Another strong message to come out of the mobile money talks and presentations at Africa.com is that cash is still king in Africa.

In his presentation Brian Richardson from Wizzit brought up the point that despite how much success mobile money might have had in Africa, cash is still 80% of retail.

He suggests that the only real possibility is to aim for a ‘cash less’ society, one where the overall reliance on cash is greatly lessened, as it is not likely we will never fully achieve a ‘cashless’ system.

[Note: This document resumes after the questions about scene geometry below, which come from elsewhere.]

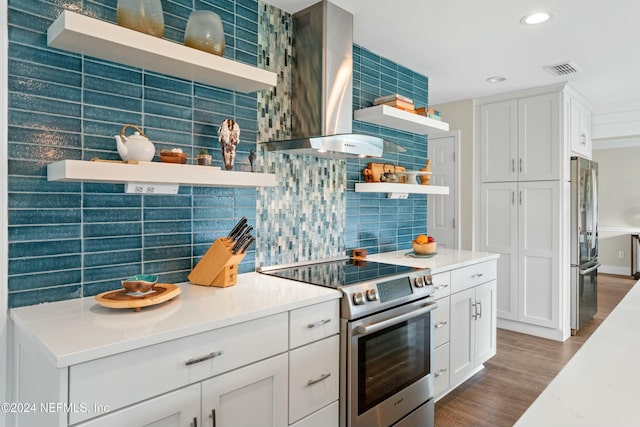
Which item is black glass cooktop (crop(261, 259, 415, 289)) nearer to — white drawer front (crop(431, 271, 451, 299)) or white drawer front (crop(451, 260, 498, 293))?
white drawer front (crop(431, 271, 451, 299))

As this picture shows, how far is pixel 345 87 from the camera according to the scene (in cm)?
245

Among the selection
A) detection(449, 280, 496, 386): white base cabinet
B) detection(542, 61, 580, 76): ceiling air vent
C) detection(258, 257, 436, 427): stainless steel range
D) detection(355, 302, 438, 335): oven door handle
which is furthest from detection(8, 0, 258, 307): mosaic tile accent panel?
detection(542, 61, 580, 76): ceiling air vent

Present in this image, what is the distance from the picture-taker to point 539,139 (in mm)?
3945

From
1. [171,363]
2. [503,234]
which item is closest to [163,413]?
[171,363]

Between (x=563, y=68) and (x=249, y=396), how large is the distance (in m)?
3.52

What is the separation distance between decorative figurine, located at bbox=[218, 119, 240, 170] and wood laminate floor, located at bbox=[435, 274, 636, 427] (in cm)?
198

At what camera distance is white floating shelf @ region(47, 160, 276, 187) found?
1.39m

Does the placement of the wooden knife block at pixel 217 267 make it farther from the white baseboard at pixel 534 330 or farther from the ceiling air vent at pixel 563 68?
the white baseboard at pixel 534 330

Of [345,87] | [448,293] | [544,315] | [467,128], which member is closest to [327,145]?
[345,87]

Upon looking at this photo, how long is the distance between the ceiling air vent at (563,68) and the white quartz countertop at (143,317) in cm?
285

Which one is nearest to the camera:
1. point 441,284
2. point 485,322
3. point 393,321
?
point 393,321

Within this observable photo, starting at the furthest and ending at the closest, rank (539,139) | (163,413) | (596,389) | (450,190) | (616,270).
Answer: (616,270) < (450,190) < (539,139) < (163,413) < (596,389)

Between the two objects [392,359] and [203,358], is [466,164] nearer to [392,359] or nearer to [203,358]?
[392,359]

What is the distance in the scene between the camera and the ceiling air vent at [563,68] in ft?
10.7
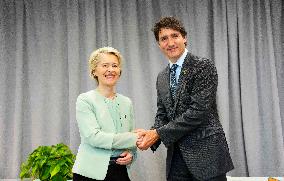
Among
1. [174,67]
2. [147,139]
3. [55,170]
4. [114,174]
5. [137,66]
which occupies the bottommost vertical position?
[55,170]

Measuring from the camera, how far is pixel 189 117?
1.72 metres

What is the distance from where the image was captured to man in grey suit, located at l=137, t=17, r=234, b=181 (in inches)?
67.0

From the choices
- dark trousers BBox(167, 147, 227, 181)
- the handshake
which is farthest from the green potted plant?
dark trousers BBox(167, 147, 227, 181)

He also highlighted the six main challenges to the adoption of alternative payment methods:

Regulations – In order to have a mature electronic commerce system there must be an equally mature regulatory system around it.
Technology adoption – Both businesses and consumers must have the necessary technology to access and use an electronic commerse system, be it credit card machines or cell phones.
Education – language barriers, literacy and numeracy are all issues that must be addressed.
Distribution and sales – for any alternative to cash to have any kind of traction it must have an extremely wide distribution network.
Customer support – people need to be taught how to use any new electronic payment system, they must become familiar and comfortable with it if it is ever going to replace cash.
Marketing – people need to know about the alternaives to cash.

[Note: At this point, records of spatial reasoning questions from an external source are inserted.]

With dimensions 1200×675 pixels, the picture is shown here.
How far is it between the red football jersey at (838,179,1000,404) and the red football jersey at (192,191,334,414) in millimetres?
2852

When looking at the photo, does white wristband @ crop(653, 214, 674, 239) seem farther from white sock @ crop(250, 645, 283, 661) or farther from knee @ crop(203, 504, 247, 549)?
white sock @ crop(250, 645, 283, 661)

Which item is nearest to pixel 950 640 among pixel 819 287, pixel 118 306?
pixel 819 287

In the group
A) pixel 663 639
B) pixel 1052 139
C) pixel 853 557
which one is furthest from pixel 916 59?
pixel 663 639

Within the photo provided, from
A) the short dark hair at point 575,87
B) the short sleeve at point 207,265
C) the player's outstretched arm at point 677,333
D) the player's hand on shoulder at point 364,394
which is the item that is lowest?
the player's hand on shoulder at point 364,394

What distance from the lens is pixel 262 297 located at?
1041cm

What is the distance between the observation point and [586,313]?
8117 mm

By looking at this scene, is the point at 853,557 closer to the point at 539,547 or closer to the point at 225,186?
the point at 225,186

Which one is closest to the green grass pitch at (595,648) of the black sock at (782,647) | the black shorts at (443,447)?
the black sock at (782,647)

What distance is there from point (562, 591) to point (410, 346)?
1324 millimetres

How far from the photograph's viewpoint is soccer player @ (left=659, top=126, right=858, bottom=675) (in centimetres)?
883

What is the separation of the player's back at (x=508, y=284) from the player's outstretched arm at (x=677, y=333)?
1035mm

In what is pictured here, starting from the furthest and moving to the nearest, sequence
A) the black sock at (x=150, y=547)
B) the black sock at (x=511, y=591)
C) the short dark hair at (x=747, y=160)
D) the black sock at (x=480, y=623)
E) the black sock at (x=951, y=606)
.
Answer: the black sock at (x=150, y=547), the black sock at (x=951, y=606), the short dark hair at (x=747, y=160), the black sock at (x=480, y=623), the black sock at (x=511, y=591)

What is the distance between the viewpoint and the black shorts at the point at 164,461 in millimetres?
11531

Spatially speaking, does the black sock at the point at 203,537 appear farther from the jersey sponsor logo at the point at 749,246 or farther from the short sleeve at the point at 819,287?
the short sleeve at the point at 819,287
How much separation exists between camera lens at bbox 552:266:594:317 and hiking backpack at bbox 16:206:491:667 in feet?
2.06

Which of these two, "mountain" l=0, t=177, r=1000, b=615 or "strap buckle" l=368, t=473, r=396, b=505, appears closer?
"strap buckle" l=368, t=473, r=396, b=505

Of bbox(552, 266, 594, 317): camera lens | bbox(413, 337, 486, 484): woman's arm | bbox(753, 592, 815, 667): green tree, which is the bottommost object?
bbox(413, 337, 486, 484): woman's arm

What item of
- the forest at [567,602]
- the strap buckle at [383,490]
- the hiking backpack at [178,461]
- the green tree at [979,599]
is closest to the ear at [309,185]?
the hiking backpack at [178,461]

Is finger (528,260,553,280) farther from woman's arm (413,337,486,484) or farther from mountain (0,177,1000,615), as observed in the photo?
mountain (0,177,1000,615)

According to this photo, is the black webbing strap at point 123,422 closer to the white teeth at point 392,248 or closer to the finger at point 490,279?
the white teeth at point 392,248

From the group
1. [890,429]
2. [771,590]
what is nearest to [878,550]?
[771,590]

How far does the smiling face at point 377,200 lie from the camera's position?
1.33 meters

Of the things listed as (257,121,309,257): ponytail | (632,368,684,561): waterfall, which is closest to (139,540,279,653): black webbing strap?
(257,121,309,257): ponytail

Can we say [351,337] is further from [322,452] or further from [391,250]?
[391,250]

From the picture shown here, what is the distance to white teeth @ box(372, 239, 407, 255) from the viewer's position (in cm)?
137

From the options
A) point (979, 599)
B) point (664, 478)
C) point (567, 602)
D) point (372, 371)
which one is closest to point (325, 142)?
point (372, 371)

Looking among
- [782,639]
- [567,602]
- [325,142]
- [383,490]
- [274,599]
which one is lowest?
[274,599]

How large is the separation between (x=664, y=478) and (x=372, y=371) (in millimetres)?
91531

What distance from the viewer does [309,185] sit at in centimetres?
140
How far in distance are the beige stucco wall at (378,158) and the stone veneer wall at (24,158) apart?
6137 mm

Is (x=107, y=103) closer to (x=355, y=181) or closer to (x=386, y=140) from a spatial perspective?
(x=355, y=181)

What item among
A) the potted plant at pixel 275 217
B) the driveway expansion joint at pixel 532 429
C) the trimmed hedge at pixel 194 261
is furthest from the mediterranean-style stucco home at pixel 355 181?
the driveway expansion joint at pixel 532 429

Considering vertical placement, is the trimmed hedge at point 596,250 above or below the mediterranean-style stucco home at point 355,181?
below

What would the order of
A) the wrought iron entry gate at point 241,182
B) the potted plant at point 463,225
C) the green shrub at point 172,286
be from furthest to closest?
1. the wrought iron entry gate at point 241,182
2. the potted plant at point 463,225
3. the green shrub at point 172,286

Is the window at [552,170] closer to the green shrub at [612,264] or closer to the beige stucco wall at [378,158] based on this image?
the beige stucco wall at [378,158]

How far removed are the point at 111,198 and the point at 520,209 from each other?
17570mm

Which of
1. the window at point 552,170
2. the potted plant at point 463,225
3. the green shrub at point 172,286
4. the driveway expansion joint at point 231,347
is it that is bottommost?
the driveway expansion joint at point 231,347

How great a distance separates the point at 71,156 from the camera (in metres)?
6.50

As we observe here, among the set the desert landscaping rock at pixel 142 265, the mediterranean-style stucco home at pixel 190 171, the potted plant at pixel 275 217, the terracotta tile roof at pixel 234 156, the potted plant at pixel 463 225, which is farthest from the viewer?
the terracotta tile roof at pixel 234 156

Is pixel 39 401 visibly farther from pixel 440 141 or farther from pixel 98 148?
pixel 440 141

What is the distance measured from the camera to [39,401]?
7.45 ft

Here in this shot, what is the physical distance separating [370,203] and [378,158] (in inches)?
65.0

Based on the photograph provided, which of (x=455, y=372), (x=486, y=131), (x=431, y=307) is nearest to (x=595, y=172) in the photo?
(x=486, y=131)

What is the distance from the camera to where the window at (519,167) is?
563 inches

Shaibu Haruna from MTN Uganda also made the point during discussions that it is common to see MNOs use Mobile Money as a VAS, where in fact they need to realise that mobile money is actually a completely different product which requires different things to go to market.

While Mobile Money has seen good uptake in services such as airtime top up and P2P money transfers a lot needs to be done to take it further.

It is also important to note that MNOs are finding that it is the high value customers that are seeing the benefit of Mobile Money. Although it was touted as a solution for the unbanked it is the customers who were already banked that are getting the most use out of it, to them it is just another stream by which they can manage their money.

A general agreement that came out of discussions was that while Mobile Money is a great innovation with great potential, just making it available is not enough, you need to not only educate people about the service but convince them that it is better than cash.

There needs to be a lot more education around what mobile money is and how it works. Many people are saying they don’t use it because they don’t know how. Cash has the advantage of being very easy to use and understand. For alternative payment methods to ever become truly ubiquitous you have to overcome the psychological preference for cash.